Social network’s stock craters 19 percent on Thursday

Last Updated: July 27, 2018 @ 1:01 PM

Facebook just had an infamously bad day on Wall Street.

The social network closed down 19 percent on the day, shaving $120 billion off its market cap in the process — making it the biggest single-day hit in stock market history.

The nosedive replaces Intel’s $91 billion drop back in 2000 as the worst single-day performance in Wall Street history.

Down goes Facebook (via Google)

Facebook is now worth about $504 billion, after its underwhelming second quarter earnings sent investors running for the hills.

The drop was especially painful for co-founder and CEO Mark Zuckerberg, the company’s biggest shareholder. Zuckerberg had upwards of $15 billion erased from his net worth on Thursday — on paper, at least.

Facebook has been updating its platform to better safeguard users in the wake of the Cambridge Analytica data leak, when up to 87 million users had their profiles unwittingly accessed by the political firm. Executives, including Zuckerberg and COO Sheryl Sandberg, have made the rounds in recent months, telling reporters and Congress how the company plans to improve.
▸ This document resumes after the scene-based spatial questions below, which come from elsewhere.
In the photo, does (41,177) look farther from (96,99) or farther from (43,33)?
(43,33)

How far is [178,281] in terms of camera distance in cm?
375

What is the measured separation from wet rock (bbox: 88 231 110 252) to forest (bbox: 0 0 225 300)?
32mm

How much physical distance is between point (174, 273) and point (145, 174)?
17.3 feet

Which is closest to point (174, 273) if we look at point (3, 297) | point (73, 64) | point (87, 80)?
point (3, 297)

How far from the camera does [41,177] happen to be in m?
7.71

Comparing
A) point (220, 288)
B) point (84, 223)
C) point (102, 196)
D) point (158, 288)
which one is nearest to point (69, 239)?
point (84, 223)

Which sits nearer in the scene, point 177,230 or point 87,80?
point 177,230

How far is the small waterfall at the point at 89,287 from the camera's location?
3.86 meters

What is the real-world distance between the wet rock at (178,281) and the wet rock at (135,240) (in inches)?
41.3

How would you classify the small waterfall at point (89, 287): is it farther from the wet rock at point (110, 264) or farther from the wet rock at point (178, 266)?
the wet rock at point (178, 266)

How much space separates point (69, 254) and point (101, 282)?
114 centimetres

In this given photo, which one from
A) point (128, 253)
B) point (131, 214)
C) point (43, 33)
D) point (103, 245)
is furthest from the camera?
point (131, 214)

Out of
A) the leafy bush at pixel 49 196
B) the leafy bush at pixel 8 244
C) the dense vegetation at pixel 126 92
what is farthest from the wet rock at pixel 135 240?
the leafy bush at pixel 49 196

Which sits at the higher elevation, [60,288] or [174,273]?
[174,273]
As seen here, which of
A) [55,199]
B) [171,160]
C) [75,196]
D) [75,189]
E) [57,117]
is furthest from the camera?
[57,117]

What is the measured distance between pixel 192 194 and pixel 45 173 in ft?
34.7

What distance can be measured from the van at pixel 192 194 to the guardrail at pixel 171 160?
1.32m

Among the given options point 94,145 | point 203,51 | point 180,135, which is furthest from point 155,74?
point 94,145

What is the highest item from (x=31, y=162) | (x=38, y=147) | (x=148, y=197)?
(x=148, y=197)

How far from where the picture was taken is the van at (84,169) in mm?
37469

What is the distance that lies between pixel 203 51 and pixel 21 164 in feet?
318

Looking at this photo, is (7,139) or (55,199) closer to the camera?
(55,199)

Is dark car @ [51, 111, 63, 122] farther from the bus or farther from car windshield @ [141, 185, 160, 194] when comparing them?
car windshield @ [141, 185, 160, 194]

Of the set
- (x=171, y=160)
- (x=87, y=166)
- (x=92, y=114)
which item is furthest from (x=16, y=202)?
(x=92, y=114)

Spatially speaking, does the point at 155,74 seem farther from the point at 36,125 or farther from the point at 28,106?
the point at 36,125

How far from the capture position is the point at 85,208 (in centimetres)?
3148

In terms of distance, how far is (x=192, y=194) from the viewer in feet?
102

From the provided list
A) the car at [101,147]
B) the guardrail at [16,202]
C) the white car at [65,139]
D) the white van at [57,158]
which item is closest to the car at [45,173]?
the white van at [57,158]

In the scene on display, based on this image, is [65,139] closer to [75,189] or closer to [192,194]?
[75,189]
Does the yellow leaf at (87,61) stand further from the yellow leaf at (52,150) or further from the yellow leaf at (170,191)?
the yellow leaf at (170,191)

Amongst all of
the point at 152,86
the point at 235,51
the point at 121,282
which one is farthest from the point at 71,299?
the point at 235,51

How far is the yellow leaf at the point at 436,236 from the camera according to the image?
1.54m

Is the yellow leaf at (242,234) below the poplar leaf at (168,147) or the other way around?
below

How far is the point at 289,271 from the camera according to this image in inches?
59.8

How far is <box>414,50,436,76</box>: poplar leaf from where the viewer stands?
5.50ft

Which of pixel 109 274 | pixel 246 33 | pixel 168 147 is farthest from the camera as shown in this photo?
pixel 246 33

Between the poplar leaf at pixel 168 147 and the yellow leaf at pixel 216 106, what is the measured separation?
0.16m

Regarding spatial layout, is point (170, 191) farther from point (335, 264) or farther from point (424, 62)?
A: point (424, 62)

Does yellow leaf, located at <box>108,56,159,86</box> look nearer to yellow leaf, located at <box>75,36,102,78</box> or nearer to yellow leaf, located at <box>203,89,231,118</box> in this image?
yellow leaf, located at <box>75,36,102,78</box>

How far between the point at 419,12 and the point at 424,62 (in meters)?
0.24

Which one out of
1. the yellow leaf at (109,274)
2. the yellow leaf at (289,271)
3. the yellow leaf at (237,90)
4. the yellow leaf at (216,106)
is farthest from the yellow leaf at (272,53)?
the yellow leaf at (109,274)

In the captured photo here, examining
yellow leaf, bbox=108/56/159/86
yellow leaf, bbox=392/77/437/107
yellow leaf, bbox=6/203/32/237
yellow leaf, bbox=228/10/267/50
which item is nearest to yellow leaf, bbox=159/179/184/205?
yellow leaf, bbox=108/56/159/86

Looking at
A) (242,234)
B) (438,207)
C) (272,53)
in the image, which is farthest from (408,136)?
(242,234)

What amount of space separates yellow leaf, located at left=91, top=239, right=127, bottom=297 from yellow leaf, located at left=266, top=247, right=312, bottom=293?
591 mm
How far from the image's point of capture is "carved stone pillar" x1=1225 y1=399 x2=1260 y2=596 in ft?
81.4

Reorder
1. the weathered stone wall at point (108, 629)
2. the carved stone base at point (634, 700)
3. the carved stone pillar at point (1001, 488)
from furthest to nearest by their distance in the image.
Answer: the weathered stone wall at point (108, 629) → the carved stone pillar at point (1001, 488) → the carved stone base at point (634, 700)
But the leak has largely been a non-issue for Wall Street — Facebook closed at an all-time high of $218 per share before its second quarter earnings were announced on Wednesday. The issue for Wall Street turned out to be money and users.

Facebook missed its revenue marks for the first time in 13 quarters, despite setting a company record with more than $13 billion in sales. Compounding matters, CFO David Wehner told investors on the company’s earnings call to not expect the same rapid sales growth in the quarters ahead. During the second half of 2018, Wehner said, “We expect our revenue growth rates to decline by high single digit percentages from prior quarters sequentially.” That comment was anathema to investors.

Another issue for Facebook is user growth. The social network crawled to 1.47 billion daily active users in Q2, an increase of just 1.4 percent over Q1. That’s the company’s slowest quarter-over-quarter growth ever. Further, daily users in the U.S. remained static at 185 million people, while use actually declined in Europe, in part due to the implementation of new EU privacy laws.